He wasn’t a God who came down to us and became human; rather is He the ordinary, very human guy who rose up to become the Man with the face of God, ascended the huge distance to Heaven, and received the very nature of God. It’s actually the very opposite to what human theology has supposed, fearful as they were of what the pattern of this Man meant for them. The pre-existent view of Jesus makes Him some kind of Divine comet which came to earth, very briefly, and then sped off again, to return at the second coming. Instead we see a man from amongst men, arising to Divine status, and opening a way for us His brethren to share His victory; and coming back to establish His eternal Kingdom with us on this earth, His earth, where He came from and had His human roots. Take a passage must beloved of Trinitarians, Phil. 2. We read that Jesus was found (heuretheis) in fashion (schemati) as a man, and He humiliated Himself (tapeinoseos), and thereby was exalted. But in the next chapter, Paul speaks of himself in that very language. He speaks of how he, too, would be “found” (heuretho) con-formed to the example of Jesus in His death, and would have his body of humiliation (tapeinoseos) changed into one like that of Jesus, “the body of his glory”. We aren’t asked to follow the pattern or schema of a supposed incarnation of a God as man. We’re asked to follow in the path of the Lord Jesus, the Son of man, in His path to glory. Repeatedly, we are promised that His glory is what we will ultimately share, at the end of our path of humiliation and sharing in His cross (Rom. 8:17; 2 Cor. 3:18; Jn. 17:22,24).
========
__STATED PROBLEM__
In the passage on Jesus' path to glory, which Greek word is given for "fashion" in the discussion of Phil. 2?

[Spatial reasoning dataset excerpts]
========
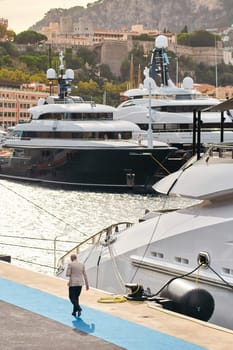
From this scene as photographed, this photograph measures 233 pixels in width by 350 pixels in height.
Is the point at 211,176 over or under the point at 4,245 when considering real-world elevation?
over

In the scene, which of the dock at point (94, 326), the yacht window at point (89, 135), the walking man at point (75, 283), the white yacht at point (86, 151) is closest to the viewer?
the dock at point (94, 326)

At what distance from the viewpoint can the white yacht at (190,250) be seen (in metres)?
13.2

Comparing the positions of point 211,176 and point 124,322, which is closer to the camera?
point 124,322

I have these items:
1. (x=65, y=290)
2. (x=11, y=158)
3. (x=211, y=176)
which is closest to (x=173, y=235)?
(x=211, y=176)

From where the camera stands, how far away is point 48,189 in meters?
55.1

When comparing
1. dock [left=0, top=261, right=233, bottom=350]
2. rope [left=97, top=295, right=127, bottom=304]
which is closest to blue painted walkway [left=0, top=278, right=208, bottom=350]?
dock [left=0, top=261, right=233, bottom=350]

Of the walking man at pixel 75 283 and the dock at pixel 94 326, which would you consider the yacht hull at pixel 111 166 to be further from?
the walking man at pixel 75 283

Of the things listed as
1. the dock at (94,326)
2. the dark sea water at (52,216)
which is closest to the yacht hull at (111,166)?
the dark sea water at (52,216)

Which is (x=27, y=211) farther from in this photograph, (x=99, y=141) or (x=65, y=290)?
(x=65, y=290)

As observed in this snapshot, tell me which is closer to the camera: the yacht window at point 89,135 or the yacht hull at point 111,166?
the yacht hull at point 111,166

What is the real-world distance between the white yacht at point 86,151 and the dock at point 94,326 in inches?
1484

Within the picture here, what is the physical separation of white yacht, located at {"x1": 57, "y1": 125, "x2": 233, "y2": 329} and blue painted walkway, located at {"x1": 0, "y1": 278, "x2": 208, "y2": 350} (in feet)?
4.00

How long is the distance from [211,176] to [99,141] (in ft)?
134

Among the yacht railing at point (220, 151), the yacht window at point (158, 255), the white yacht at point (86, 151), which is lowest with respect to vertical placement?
the white yacht at point (86, 151)
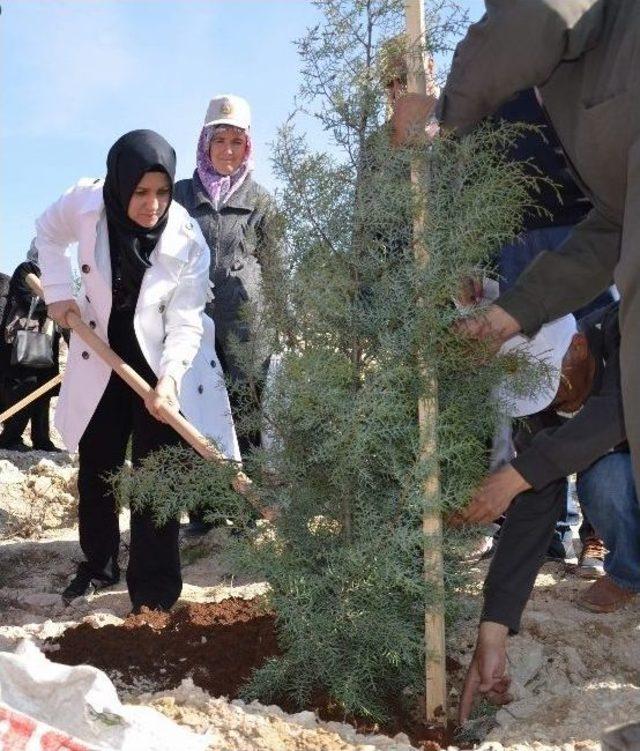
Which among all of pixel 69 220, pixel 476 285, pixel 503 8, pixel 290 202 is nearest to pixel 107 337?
pixel 69 220

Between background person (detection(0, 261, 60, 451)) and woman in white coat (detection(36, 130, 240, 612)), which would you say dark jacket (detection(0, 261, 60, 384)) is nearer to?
background person (detection(0, 261, 60, 451))

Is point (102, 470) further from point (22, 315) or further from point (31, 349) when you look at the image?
point (22, 315)

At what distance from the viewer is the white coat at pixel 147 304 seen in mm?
4586

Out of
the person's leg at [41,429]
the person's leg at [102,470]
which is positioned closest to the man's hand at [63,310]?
the person's leg at [102,470]

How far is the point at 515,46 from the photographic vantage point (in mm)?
2516

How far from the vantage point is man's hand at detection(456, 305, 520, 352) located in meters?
3.17

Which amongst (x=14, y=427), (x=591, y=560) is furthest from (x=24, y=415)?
(x=591, y=560)

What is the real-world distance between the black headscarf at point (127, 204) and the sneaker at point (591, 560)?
93.1 inches

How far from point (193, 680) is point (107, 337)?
1.78 m

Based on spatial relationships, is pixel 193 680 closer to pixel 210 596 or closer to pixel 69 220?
pixel 210 596

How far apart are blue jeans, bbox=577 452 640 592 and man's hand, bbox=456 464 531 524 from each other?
3.39 feet

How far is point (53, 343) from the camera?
29.1 feet

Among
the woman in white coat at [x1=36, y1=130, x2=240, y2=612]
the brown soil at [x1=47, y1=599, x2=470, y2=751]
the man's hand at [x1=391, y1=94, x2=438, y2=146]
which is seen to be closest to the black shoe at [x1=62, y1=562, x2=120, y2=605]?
the woman in white coat at [x1=36, y1=130, x2=240, y2=612]

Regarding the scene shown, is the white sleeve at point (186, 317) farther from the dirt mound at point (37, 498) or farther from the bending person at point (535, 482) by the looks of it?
the dirt mound at point (37, 498)
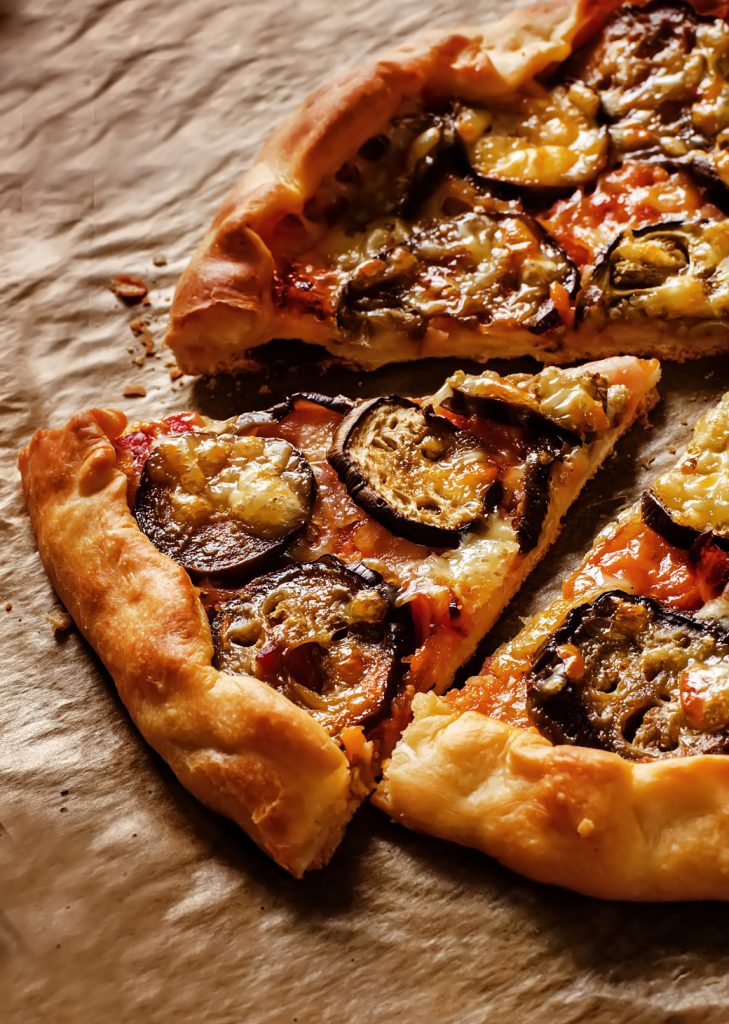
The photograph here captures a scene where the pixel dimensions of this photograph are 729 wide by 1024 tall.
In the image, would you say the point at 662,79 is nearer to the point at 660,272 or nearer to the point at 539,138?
========
__OUTPUT OF THE EXERCISE__
schemati